OBJECTIVE: Pick out every line in the items below that contains the word "leafless", matching case exactly, and copy each one.

EXERCISE MATERIALS:
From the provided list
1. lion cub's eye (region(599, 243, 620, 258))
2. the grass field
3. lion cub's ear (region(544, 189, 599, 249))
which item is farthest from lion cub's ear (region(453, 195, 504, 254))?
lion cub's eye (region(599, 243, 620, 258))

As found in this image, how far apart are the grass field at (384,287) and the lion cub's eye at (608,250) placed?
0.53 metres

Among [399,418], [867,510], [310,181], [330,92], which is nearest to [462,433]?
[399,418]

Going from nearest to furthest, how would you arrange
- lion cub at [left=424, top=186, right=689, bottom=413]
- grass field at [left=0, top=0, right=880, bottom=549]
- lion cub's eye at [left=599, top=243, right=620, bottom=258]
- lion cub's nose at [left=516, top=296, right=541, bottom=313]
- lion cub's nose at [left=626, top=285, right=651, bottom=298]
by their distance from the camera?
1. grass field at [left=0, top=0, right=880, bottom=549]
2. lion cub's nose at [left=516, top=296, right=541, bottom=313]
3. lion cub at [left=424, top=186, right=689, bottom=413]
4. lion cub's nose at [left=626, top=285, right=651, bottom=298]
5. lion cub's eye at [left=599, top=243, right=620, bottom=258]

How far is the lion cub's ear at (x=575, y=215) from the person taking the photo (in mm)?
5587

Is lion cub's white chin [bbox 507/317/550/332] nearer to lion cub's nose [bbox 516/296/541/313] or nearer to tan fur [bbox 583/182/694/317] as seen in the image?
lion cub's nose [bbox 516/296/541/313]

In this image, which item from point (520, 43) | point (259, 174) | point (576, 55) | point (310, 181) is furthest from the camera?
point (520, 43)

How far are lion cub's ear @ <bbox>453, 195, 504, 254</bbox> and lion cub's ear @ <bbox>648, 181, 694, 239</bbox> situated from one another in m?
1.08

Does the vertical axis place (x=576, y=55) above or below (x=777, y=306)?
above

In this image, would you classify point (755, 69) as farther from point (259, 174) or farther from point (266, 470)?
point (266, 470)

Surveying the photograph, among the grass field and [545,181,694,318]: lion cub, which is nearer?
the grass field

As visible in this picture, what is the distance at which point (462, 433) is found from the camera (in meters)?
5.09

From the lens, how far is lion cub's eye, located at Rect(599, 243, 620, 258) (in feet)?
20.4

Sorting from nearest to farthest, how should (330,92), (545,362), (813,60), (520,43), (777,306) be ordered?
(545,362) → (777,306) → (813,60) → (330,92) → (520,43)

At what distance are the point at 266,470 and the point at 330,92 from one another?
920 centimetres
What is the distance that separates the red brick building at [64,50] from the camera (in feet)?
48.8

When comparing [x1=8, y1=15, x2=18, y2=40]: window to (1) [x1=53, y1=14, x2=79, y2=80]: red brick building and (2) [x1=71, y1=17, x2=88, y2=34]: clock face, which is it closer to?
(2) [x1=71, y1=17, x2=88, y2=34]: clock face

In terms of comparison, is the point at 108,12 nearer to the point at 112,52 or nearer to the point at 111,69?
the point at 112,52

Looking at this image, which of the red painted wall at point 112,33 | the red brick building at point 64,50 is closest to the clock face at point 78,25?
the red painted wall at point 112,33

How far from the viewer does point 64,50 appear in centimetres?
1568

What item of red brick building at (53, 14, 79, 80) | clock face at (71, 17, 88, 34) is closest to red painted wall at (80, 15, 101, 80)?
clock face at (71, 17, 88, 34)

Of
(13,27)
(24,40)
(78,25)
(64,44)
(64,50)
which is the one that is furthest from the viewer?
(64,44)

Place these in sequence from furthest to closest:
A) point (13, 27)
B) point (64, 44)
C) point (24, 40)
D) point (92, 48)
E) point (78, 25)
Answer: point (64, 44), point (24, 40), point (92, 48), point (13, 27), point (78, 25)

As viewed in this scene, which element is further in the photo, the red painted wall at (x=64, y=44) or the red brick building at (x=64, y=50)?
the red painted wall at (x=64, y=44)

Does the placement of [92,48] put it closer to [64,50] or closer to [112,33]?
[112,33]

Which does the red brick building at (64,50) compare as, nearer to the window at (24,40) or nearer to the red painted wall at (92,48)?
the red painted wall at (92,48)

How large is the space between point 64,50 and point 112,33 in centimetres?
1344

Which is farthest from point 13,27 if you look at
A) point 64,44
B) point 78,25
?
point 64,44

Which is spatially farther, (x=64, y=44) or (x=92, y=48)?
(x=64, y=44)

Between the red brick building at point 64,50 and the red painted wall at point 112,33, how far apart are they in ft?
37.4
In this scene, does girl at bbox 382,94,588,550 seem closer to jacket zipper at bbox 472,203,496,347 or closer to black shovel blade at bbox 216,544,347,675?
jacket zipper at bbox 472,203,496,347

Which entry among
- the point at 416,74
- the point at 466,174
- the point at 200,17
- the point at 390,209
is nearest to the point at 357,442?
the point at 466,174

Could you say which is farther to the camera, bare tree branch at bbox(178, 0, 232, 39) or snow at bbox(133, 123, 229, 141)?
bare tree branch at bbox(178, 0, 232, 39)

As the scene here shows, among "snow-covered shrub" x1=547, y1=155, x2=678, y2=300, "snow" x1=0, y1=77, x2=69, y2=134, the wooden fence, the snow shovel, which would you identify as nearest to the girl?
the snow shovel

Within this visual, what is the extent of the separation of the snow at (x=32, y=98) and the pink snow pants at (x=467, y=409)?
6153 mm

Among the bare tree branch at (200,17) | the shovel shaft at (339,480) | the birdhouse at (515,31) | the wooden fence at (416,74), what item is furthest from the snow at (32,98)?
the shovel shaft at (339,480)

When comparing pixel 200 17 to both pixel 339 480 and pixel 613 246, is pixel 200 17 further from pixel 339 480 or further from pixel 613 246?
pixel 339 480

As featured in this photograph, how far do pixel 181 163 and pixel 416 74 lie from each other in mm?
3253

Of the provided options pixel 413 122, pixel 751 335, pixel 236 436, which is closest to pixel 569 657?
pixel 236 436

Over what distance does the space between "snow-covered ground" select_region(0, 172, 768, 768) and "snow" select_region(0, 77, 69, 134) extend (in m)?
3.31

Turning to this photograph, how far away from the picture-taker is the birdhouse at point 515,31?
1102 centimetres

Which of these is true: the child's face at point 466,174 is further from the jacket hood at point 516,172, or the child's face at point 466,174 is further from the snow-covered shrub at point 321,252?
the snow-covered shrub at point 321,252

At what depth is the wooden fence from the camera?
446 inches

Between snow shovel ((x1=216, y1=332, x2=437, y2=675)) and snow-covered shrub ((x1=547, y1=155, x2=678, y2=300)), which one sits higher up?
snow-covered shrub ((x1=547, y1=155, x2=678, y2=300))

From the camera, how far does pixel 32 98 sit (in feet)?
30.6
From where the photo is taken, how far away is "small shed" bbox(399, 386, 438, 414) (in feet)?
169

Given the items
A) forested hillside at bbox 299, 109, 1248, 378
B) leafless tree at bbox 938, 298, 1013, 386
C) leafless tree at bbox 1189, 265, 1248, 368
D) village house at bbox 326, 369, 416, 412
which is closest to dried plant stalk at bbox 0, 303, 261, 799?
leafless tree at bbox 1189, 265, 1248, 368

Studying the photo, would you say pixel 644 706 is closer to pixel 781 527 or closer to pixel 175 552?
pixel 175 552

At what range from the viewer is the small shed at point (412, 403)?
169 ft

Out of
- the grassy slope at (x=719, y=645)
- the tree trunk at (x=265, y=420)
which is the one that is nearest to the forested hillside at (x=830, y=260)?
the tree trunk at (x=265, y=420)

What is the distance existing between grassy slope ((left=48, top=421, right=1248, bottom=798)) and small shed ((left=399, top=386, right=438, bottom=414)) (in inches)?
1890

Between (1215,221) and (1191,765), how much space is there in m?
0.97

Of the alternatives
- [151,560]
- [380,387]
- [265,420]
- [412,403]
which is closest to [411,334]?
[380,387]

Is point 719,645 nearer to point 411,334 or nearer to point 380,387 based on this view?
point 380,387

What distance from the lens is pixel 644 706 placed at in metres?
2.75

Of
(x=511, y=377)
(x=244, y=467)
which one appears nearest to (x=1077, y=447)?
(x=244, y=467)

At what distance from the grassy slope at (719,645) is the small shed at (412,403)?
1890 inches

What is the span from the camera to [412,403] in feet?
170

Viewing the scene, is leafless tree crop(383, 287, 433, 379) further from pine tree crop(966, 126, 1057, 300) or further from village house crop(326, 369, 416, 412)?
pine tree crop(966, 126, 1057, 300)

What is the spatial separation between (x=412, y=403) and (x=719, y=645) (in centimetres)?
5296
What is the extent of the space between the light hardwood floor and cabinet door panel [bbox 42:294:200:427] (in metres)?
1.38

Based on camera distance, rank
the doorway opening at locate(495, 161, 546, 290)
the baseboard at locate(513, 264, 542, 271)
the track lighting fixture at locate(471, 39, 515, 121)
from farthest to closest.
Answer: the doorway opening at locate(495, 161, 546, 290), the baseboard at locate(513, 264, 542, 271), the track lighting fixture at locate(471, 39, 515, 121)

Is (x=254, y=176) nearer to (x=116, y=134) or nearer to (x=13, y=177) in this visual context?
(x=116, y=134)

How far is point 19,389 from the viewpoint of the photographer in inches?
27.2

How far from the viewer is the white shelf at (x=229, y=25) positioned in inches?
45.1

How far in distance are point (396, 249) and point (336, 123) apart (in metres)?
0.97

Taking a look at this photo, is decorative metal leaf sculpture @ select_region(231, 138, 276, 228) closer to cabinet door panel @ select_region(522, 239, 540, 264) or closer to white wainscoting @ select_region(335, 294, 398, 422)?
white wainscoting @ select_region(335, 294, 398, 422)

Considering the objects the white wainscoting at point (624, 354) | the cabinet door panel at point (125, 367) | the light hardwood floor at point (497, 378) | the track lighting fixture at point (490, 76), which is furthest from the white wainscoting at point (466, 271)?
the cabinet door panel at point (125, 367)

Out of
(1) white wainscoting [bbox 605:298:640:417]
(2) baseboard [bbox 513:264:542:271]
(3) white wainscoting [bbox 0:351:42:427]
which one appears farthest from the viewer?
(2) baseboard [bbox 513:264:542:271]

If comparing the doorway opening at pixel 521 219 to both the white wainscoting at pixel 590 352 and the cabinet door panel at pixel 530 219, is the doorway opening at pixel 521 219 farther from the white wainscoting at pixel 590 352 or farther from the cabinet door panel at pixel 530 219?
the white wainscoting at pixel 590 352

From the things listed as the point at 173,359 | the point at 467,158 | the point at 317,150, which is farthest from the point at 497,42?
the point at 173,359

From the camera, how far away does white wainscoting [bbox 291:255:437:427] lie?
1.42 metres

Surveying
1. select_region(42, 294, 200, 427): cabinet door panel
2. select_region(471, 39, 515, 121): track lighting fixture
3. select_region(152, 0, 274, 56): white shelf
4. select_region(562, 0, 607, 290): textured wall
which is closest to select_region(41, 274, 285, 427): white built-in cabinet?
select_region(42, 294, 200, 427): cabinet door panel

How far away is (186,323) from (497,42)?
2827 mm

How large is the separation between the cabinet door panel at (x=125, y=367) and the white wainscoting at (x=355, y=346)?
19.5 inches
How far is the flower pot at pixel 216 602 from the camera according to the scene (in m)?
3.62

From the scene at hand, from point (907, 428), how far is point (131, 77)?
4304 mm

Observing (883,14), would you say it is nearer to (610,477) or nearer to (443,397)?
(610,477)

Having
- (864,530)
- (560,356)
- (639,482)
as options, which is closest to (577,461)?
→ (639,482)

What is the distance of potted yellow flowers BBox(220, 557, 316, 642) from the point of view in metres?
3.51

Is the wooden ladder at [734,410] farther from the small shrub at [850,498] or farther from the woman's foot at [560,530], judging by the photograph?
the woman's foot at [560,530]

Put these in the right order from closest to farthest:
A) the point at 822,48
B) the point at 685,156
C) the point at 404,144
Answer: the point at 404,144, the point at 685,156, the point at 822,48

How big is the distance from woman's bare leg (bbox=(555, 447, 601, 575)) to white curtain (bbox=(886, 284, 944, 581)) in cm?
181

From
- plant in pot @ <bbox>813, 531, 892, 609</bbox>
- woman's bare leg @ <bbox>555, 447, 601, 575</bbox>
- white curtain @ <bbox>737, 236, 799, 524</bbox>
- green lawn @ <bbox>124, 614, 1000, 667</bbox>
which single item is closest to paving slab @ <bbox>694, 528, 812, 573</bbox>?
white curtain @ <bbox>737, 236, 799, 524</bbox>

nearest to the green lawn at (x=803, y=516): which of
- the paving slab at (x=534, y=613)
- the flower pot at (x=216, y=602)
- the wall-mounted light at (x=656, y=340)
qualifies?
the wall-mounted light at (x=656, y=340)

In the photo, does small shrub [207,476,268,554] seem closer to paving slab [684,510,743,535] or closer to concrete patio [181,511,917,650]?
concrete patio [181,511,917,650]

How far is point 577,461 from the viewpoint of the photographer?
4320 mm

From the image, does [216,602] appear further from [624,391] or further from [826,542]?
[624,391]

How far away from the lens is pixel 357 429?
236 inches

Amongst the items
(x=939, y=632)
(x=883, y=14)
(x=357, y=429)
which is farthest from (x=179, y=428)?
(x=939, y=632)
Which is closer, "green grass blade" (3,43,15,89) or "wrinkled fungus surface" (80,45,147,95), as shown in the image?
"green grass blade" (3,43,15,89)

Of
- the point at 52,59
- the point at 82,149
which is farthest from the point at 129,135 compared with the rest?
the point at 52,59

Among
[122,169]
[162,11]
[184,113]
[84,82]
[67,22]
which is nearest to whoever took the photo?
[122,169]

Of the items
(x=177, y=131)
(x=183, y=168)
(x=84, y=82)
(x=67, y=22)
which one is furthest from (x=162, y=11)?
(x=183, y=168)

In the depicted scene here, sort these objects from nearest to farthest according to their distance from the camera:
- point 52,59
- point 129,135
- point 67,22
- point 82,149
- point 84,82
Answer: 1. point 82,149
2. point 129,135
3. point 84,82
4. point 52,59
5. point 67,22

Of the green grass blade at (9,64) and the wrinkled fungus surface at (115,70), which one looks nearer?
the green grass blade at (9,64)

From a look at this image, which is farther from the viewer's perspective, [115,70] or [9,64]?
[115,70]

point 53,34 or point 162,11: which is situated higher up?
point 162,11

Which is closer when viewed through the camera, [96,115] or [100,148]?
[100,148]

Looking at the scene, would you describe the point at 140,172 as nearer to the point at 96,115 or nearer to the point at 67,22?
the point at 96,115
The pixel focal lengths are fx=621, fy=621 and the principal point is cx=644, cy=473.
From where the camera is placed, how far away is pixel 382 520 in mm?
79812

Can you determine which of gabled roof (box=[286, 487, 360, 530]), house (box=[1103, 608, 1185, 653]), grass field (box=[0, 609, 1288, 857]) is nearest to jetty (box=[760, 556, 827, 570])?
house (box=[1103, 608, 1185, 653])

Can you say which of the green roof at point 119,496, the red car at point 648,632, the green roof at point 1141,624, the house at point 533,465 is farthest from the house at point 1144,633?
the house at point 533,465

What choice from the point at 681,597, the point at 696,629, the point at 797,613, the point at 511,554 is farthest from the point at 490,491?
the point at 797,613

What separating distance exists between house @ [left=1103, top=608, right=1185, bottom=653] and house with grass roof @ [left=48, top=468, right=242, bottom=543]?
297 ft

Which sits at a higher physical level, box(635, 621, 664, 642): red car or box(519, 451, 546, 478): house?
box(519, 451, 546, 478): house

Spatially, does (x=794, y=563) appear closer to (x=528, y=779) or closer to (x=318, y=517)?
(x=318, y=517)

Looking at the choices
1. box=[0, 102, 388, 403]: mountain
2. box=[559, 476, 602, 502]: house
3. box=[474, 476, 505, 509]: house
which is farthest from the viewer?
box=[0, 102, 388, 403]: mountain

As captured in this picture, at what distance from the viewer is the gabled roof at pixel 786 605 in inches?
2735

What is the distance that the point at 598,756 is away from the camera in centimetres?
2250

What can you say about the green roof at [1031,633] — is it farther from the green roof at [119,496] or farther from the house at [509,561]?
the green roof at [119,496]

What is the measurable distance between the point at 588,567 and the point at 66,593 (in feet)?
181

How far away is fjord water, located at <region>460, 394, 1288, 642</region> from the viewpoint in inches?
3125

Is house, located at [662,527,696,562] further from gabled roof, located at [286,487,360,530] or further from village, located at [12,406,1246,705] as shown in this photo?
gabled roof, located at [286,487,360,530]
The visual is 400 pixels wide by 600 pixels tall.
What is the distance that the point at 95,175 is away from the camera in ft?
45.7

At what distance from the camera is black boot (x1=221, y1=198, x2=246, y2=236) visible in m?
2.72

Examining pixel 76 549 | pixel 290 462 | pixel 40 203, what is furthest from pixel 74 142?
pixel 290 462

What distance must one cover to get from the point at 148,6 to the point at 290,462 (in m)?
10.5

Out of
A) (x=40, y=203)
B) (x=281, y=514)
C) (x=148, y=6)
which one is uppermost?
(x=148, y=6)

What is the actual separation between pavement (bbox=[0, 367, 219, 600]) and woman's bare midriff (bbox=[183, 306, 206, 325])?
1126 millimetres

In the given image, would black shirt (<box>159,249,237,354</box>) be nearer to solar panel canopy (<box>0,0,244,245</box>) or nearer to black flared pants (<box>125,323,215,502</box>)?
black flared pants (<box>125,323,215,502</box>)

REPLY:
B) leafless tree at bbox 938, 298, 1013, 386
C) leafless tree at bbox 1189, 265, 1248, 368
leafless tree at bbox 1189, 265, 1248, 368
Viewing the scene, is leafless tree crop(383, 287, 433, 379) further from pine tree crop(966, 126, 1057, 300) or further from village house crop(326, 369, 416, 412)?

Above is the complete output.